O órgão jurisdicional de reenvio considerou que informações objetivas, fiáveis, precisas e devidamente atualizadas mostram que a Polónia viola de forma sistemática, desde há vários anos, vários direitos fundamentais dos nacionais de países terceiros ao praticarem repulsões sumárias, regularmente acompanhadas de um recurso à violência, e ao deterem sistematicamente e em condições qualificadas de «degradantes» os nacionais de países terceiros que entram ilegalmente no seu território.

Nestas condições, questionou o Tribunal de Justiça, em substância, sobre a questão de saber se o facto de o Estado‑Membro responsável pela análise do pedido de proteção internacional de um nacional de país terceiro proceder, relativamente a esses nacionais que procuram apresentar o referido pedido na sua fronteira, a repulsões sumárias e detenções nos seus postos fronteiriços obsta à transferência desse nacional para este último Estado‑Membro.

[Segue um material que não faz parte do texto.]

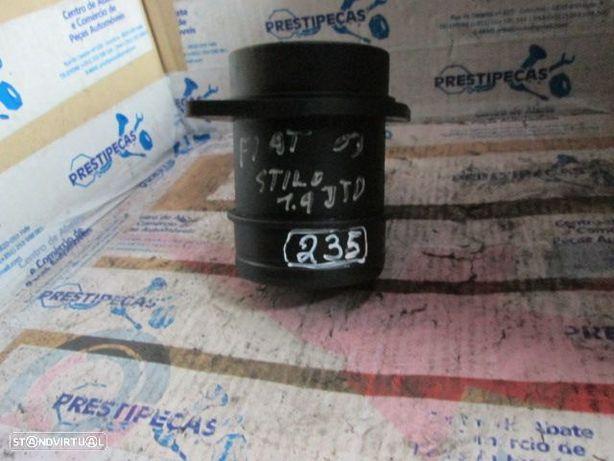 Massa de ar 555 fiat stilo 555 FIAT STILO 0281002308 FIAT / STILO / 2003 / 1.9 JTD / BOSCH /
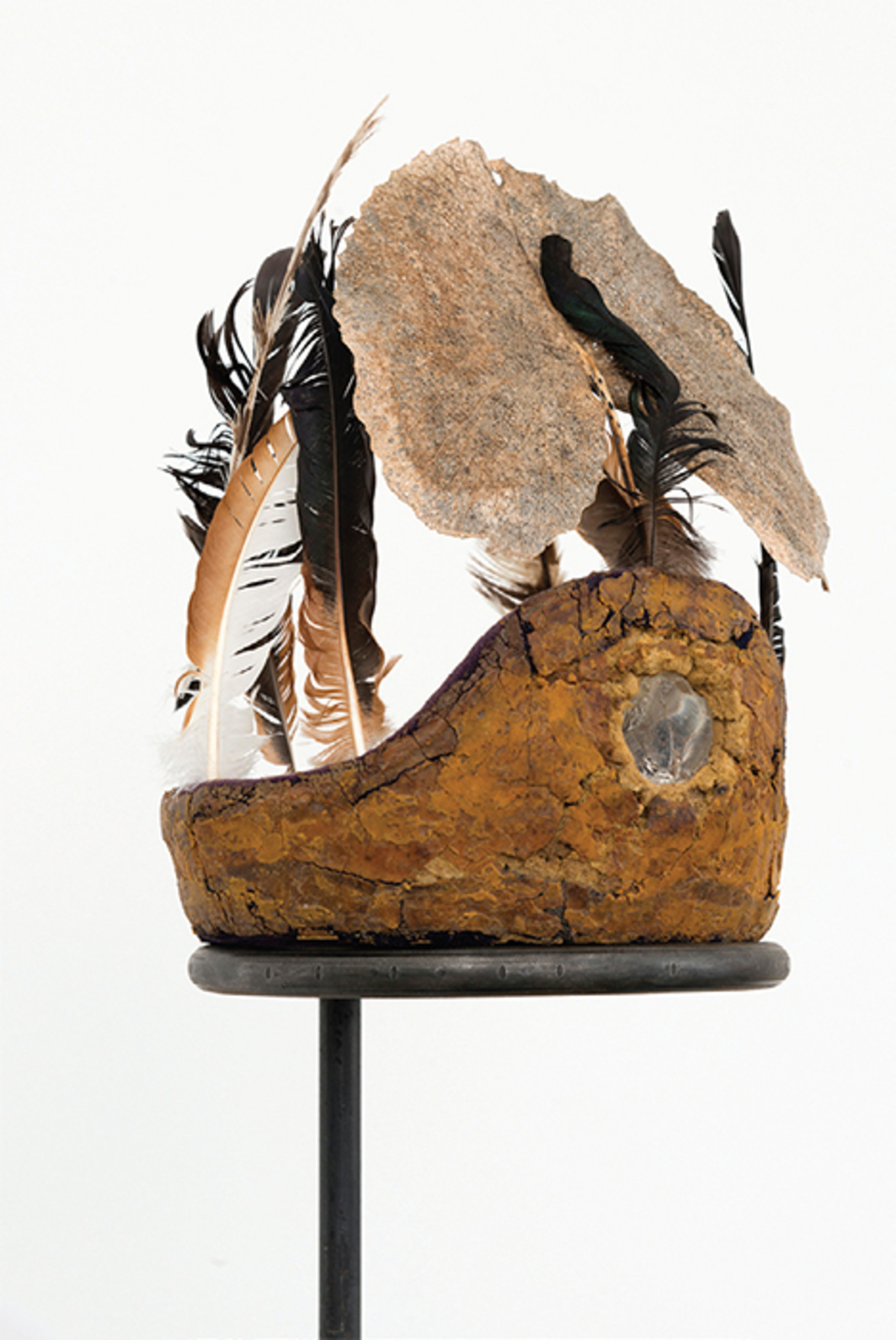 Harold Mendez, Margarita (detail), 2016, batting-helmet foam, broken glass, dried foliage, feathers, steel, 81 × 12 × 12""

Solicitou igualmente ao Tribunal de Justiça esclarecimentos quanto à apreciação da existência do risco de esse nacional estar sujeito a tratos desumanos ou degradantes.

Apreciação do Tribunal de Justiça

O Tribunal de Justiça começa por confirmar que práticas de repulsão sumária e medidas de detenção nos postos fronteiriços como as constatadas no caso em apreço pelo órgão jurisdicional de reenvio são incompatíveis com o direito da União e constituem falhas graves no procedimento de asilo e nas condições de acolhimento dos requerentes. Com efeito, por um lado, a prática de repulsão sumária viola o artigo 6.° da Diretiva 2013/32 (3), que é um dos fundamentos do sistema europeu comum de asilo (4). Por outro lado, pode pôr em causa o princípio da não repulsão, garantido, enquanto direito fundamental, no artigo 18.° da Carta dos Direitos Fundamentais da União Europeia (a seguir «Carta»), lido em conjugação com o artigo 33.° da Convenção de Genebra (5), bem como no artigo 19.°, n.° 2, da Carta. Quanto à prática de retenção nos postos fronteiriços, o considerando 15 da Diretiva 2013/33/UE (6), tal como o considerando 20 do Regulamento Dublim III, recordam o princípio segundo o qual ninguém deve ser retido apenas pelo facto de pedir proteção internacional.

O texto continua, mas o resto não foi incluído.